▶ **Complétez ce qui suit**:
A - Indiquez chaque ligne du listing qui contient le mot « pixel », en tenant compte de la casse.
B - Reprenez s'il vous plaît le portrait de Savhana et poursuivez-le à partir de sa dernière phrase.

▶ **Extrait du texte**:

A contrecœur, il faut lâcher quelques épisodes  pour retrouver Savhana, même pas 15 ans, admise au concours de l’Ecole militaire française dans le département des Yvelines. Affectée aux télécommunications, elle y poursuit ses études, trouve un cadre de vie, une nouvelle famille et reste dans l’armée six années durant pour finir sergent-chef ! Son stage de fin de formation l’amène à Colchester, en Angleterre. « J’avais une vingtaine d’année, c’est à Londres que j’ai mené ma révolution personnelle en tant que jeune fille black qui cherchait à s’émanciper, j’ai travaillé dans la restauration, me découvrant une passion pour la cuisine.  J’ai continué  en parallèle mes études  et j’ai obtenu un master en art et communication »,  a rembobiné Savhana.  A l’aise dans la langue de Shakespeare, Savhana sert aussi d’interprète à des réfugiés congolais fuyant la guerre de Brazzaville, c’est dans ce contexte qu’elle fait la rencontre d’un avocat originaire de la Sierra Leone qui deviendra son mari et  à qui elle fera deux beaux enfants !  Années de bonheur que vient rompre l’accident mortel de son mari ! «  Je suis alors  rentrée en France, c’était en 2010. Je suis d’une nature battante et je l’ai forcée un peu plus en oeuvrant dans l’association Unité Urbaine en faveur de la jeunesse des banlieues où l’on faisait beaucoup de rap. Je suis devenue également la journaliste du JT pour Télé-Sud, j’ai fait pas mal de choses en fait, sans jamais baisser les bras », a-t-elle dit d’un ton qui traduit son caractère de femme battante.

▶ **Données de travail**:
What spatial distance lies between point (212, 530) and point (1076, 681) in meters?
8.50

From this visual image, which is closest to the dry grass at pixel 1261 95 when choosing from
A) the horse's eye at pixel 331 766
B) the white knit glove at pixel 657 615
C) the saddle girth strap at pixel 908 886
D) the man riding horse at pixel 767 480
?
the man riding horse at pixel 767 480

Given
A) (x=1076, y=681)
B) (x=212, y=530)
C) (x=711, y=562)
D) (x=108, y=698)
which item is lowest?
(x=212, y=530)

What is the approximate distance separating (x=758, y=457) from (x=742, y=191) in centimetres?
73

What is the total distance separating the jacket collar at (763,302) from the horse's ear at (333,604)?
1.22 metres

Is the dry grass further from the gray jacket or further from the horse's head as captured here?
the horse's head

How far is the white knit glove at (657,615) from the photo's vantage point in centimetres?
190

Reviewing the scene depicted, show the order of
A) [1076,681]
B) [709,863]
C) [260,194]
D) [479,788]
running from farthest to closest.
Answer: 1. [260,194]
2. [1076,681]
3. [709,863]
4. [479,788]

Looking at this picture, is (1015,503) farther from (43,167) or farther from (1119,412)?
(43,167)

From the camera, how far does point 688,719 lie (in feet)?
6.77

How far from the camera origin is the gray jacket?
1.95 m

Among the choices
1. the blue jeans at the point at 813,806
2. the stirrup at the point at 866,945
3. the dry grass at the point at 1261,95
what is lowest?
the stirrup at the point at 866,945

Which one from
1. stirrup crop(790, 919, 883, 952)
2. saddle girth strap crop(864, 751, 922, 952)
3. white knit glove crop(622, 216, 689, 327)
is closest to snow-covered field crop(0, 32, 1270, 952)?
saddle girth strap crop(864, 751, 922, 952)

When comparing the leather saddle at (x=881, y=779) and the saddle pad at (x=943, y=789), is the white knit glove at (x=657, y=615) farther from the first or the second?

...

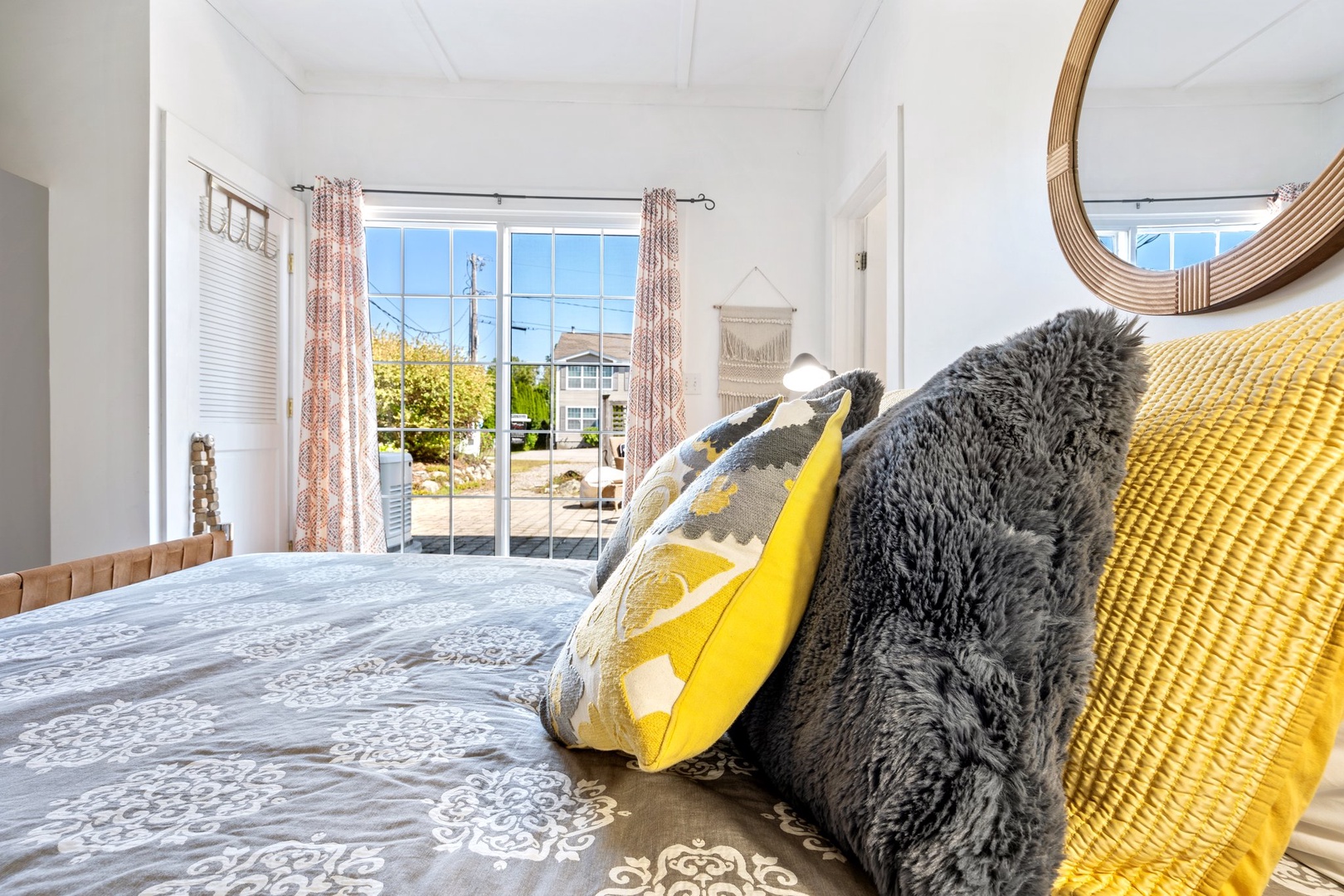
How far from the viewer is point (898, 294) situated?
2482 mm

▶ **Corrigé de l'exercice**:
A -
From this visual image, which is closest to the dry grass at pixel 1261 95 when choosing from
A) the horse's eye at pixel 331 766
B) the white knit glove at pixel 657 615
C) the saddle girth strap at pixel 908 886
D) the man riding horse at pixel 767 480
the man riding horse at pixel 767 480

B -
Chanteuse mais aussi slameuse, Savhana  Maksane a rejoint en 2012  son pays d’origine,  où  après avoir fondé le cabaret Slam Chez  DuParis, le temple du slam à Bacongo, elle enseigne le cinéma à l’Université Marien-Ngouabi. Elle est également de tous les combats dès qu’il s’agit de culture, manageant entres autres l’artiste Bordas Tikulu.  Si Savhana n’a pas encore clos le livre de sa vie, elle force déjà l’admiration.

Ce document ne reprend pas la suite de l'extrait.